Textauszug —

--------------------

Die Antragstellerin ist auf Grund der mit dem Antragsgegner geschlossenen Vereinbarung funktional als eine am Rettungsdienst Beteiligte in den Bereich der staatlichen Aufgabenerfüllung auf dem Gebiet des Rettungswesens eingegliedert und auch an dessen gesetzliche Vorgaben gebunden. Gemäß § 13 Abs. 1 RettG NRW (zuvor: § 9 Abs. 1 RettG a.F.) kann die Durchführung von Aufgaben nach § 9 Abs. 1 RettG NRW durch Vereinbarung Dritten (enger: § 9 Abs. 1 RettG a.F.: freiwillige Hilfsorganisationen) übertragen werden. Gemäß § 13 Abs. 2 Satz 1 RettG NRW handeln die nach Abs. 1 am Rettungsdienst Beteiligten als Verwaltungshelfer nach den Anweisungen der Träger (so auch § 9 Abs. 2 Satz 1 RettG a.F.). Auch die Grundlagen für die Organisation, den Aufgabenbereich, die personelle und sächliche Ausstattung der Rettungswachen sowie die personellen und sächlichen Voraussetzungen bzw. Qualitätsanforderungen sind bzw. werden eingehend auf Grund der öffentlichrechtlichen Vorschriften des Rettungsgesetzes geregelt (vgl. etwa §§ 3 - 5, 7 Abs. 1 RettG NRW sowie die Erstellung der Bedarfspläne nach § 12 RettG NRW). Schließlich haben die Träger rettungsdienstlicher Aufgaben auch die Kosten für die ihnen nach dem RettG NRW obliegenden Aufgaben gemäß § 15 Abs. 1 Satz 1 RettG NRW zu tragen.

Der Antrag ist entgegen der Annahme des Antragsgegners auch nicht mangels Rechtsschutzbedürfnisses unzulässig, da nicht ersichtlich ist, dass die Antragstellerin ihr Rechtsschutzziel sachgerechter auf anderem Wege erreichen könnte, der einstweilige Rechtsschutz entbehrlich wäre oder dieser die Rechtsstellung der Antragstellerin nicht verbessern könnte. vgl. zum allgemeinen Rechtsschutzbedürfnis auch Ehlers in Schoch/Schmidt-Aßmann/Pietzner, VwGO, Stand: April 2006, Vorb. § 40 Rz. 81 ff. und Sodan in Sodan/Ziekow, VwGO, 2. Auflg. 2006, § 42 Rz. 335 ff..

--------------------

Erfasste Daten —
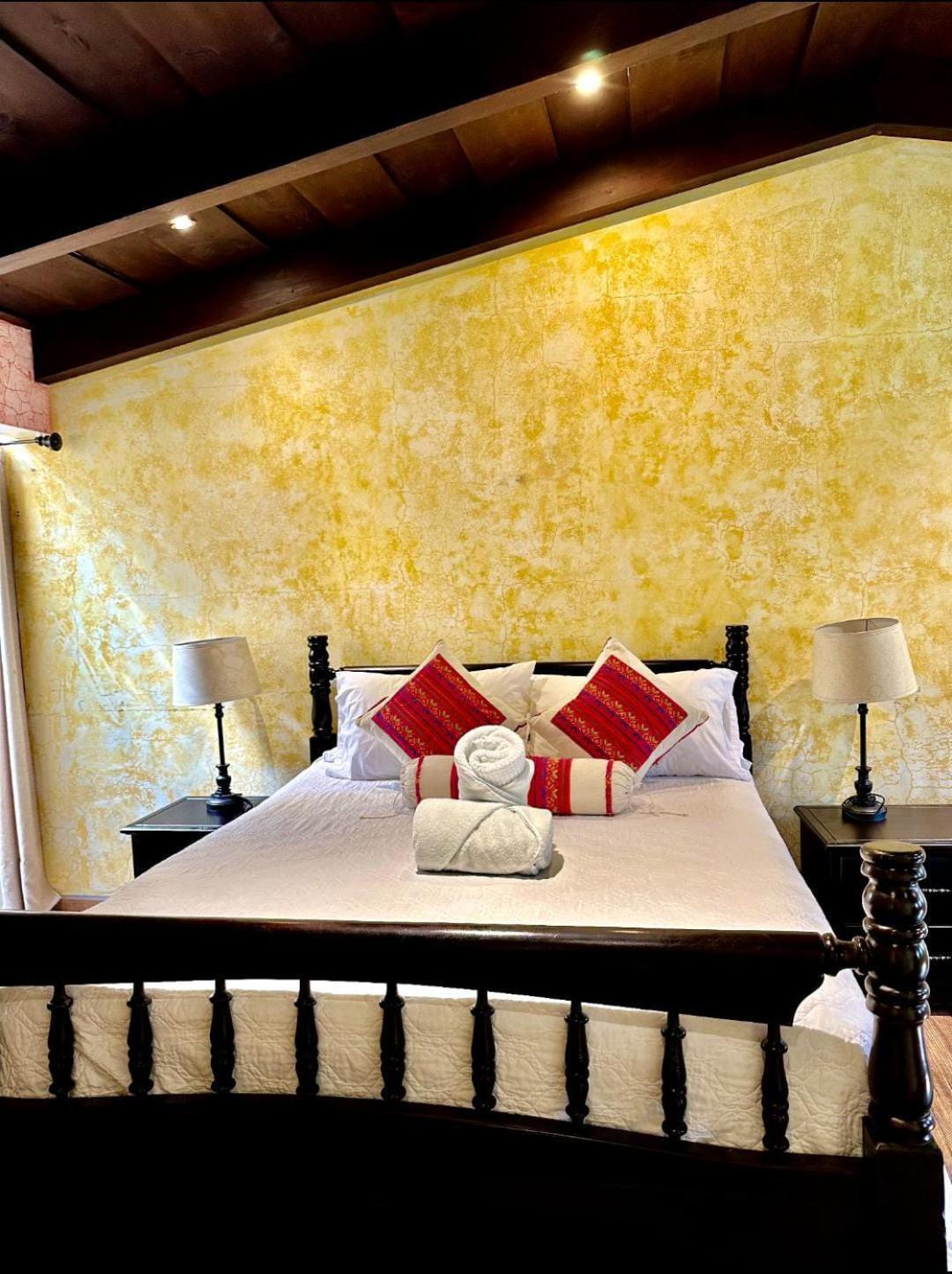 Casa Mia Hotel Antigua Eksteriør bilde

--------------------

Übertragen Sie diesen Satz aus dem Textauszug zum Rettungsdienst ins Englische: „Schließlich haben die Träger rettungsdienstlicher Aufgaben auch die Kosten für die ihnen nach dem RettG NRW obliegenden Aufgaben gemäß § 15 Abs. 1 Satz 1 RettG NRW zu tragen.“ Das Material hat mit dem Textauszug nichts zu tun.

Finally, pursuant to Section 15(1), sentence 1, RettG NRW, the bodies responsible for rescue service duties must also bear the costs of the duties incumbent on them under the RettG NRW.